A startup founder uses AI to create an MVP

to

They secure funding based on the demo

to

They find themselves unable to move beyond that initial prototype

I have trouble believing tech investors throwing money towards a founder that shows a vibe coded product without anything else. The product might be vibe coded, BUT the founder show some traction or discovered a new market or something besides a demo. It does not really matter how a founder did the MVP, they did not create google. They just showed, through the MVP, something to investors. What happens next, after money, i doubt it's vibe coded.

2 comments

I agree with your point about the funding process being oversimplified. However, I've seen many founders become emotionally attached to their MVP, convinced it's good enough to scale without fundamental rethinking. They push forward with what's essentially a throwaway prototype instead of rebuilding it properly with lessons learned from initial user feedback. And some people are just cheap by nature. Last point is a huge one, even when funding is good enough. Does not make sense to make, I've seen it.
>However, I've seen many founders become emotionally attached to their MVP, convinced it's good enough to scale without fundamental rethinking.

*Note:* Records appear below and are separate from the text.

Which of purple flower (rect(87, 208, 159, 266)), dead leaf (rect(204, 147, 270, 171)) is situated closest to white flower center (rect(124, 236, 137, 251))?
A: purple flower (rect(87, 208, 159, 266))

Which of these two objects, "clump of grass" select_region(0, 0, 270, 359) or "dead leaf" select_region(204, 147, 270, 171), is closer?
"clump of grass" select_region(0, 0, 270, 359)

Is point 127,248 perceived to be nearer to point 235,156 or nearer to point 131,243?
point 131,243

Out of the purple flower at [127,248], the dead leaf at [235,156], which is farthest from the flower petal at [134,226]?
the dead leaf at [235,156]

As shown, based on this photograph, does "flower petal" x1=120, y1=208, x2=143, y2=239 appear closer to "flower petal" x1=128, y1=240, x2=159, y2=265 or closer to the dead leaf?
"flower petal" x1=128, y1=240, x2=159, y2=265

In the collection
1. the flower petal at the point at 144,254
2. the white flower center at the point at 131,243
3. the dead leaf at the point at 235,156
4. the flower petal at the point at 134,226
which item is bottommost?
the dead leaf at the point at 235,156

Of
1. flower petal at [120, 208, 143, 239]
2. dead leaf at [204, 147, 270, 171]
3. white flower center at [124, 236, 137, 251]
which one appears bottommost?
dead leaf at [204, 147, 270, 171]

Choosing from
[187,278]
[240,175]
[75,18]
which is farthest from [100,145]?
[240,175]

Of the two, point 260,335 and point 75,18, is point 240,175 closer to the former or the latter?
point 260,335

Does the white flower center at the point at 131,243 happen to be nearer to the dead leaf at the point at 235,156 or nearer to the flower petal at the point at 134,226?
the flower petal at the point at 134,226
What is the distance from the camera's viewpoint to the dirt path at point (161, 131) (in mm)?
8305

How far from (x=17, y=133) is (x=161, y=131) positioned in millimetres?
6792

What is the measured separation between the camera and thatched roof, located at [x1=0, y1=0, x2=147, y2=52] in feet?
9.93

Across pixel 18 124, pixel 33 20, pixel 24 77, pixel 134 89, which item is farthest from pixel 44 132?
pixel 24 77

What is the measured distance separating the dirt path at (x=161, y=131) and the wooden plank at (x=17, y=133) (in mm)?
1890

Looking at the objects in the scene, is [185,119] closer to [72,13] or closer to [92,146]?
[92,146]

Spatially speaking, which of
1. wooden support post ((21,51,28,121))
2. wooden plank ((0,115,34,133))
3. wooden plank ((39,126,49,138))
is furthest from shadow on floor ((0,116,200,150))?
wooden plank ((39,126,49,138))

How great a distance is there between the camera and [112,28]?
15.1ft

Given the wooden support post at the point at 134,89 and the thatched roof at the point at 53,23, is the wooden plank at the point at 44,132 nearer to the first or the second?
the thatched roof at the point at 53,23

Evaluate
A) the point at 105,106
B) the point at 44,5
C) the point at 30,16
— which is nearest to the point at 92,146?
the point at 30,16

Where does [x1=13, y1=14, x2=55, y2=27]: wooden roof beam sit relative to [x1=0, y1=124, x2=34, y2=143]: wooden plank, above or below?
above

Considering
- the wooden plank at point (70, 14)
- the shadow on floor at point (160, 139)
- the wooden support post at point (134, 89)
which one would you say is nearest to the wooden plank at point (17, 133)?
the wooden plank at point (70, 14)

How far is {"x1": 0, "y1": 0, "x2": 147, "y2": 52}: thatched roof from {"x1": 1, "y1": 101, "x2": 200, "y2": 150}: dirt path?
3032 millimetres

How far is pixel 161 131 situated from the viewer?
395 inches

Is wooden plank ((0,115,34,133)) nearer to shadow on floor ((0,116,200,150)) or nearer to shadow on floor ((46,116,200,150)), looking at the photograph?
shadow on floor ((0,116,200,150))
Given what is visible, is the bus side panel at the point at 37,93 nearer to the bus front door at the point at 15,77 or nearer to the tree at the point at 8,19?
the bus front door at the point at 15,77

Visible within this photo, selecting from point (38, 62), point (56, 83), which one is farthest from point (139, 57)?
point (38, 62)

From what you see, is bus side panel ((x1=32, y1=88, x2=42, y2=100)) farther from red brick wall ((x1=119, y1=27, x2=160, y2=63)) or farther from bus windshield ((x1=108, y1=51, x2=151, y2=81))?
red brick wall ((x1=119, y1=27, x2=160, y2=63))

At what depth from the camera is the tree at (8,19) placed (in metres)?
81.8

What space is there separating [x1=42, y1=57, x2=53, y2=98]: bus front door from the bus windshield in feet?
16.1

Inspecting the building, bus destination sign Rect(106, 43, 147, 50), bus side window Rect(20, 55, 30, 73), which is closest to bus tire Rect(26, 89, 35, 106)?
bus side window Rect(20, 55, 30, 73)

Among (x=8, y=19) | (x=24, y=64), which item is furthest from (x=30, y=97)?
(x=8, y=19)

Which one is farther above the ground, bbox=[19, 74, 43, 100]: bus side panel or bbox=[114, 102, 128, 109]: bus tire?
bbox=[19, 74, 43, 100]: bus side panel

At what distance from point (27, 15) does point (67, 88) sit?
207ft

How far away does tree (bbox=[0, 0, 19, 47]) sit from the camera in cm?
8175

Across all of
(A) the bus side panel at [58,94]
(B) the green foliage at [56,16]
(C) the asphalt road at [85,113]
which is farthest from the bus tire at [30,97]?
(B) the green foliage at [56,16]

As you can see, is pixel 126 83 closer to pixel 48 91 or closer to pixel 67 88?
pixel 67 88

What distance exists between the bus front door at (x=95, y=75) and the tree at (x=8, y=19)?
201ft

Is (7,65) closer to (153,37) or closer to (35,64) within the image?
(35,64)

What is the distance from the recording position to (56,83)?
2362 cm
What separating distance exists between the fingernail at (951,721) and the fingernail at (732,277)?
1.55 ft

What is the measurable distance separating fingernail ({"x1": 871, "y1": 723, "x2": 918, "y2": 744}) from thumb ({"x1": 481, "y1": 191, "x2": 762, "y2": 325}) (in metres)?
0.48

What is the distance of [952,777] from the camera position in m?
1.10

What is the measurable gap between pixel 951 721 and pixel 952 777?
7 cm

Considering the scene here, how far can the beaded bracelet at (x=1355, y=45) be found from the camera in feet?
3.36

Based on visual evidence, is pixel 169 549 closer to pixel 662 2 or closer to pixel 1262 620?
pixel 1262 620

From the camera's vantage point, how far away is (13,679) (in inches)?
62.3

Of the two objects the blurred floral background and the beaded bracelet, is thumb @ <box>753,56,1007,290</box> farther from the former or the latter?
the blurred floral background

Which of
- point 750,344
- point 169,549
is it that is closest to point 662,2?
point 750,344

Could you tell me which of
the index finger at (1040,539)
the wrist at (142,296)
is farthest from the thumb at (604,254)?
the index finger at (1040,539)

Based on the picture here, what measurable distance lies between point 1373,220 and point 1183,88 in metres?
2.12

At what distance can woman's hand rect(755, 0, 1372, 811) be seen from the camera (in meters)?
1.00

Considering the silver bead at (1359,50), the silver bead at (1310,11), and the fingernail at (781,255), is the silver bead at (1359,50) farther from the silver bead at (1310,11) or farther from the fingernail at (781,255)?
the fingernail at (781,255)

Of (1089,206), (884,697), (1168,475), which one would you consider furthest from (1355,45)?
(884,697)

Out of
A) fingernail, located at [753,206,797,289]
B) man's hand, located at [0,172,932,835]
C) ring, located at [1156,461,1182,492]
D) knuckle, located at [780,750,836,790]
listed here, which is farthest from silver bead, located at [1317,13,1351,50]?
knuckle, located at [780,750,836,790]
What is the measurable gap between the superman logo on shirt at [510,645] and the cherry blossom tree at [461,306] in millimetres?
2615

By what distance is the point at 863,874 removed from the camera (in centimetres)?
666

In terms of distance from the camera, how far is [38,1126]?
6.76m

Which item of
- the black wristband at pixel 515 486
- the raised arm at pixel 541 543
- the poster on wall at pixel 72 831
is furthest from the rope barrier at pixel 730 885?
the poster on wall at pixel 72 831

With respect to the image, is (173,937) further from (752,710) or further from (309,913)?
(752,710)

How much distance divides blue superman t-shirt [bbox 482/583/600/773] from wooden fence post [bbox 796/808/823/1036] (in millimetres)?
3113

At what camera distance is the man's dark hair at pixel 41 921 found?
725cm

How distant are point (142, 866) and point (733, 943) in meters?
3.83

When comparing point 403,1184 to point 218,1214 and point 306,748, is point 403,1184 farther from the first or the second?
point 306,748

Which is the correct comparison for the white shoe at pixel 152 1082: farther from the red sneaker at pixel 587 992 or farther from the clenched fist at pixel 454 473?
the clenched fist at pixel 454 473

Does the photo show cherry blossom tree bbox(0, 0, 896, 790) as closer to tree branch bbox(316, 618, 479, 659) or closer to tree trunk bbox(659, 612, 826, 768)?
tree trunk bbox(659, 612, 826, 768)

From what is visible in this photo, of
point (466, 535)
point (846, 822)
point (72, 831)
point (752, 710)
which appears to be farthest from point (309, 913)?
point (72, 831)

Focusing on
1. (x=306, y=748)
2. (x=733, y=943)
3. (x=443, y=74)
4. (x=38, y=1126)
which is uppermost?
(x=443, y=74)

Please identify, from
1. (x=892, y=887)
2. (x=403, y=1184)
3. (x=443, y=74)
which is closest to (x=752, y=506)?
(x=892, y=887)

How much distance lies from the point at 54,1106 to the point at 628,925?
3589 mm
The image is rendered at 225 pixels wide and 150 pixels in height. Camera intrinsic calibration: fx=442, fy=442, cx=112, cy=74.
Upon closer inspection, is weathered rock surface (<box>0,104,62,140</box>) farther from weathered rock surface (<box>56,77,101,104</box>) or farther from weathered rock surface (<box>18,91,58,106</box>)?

i have no doubt, but this has nothing to do with the MVP being vibe coded or not - this has something to do with the (technical)experience of the founder + other personality traits

I see pre seed round going to millions before there is an app. And I've been called as last resort to help people fix their app in the weekend because national TV was coming next Monday.

I can 100% see AI worsen and accelerate that kind of things.

Exactly my point, this has nothing to do with how the MVP was made. Dubious investment rounds exist with or without vibe coding anyway.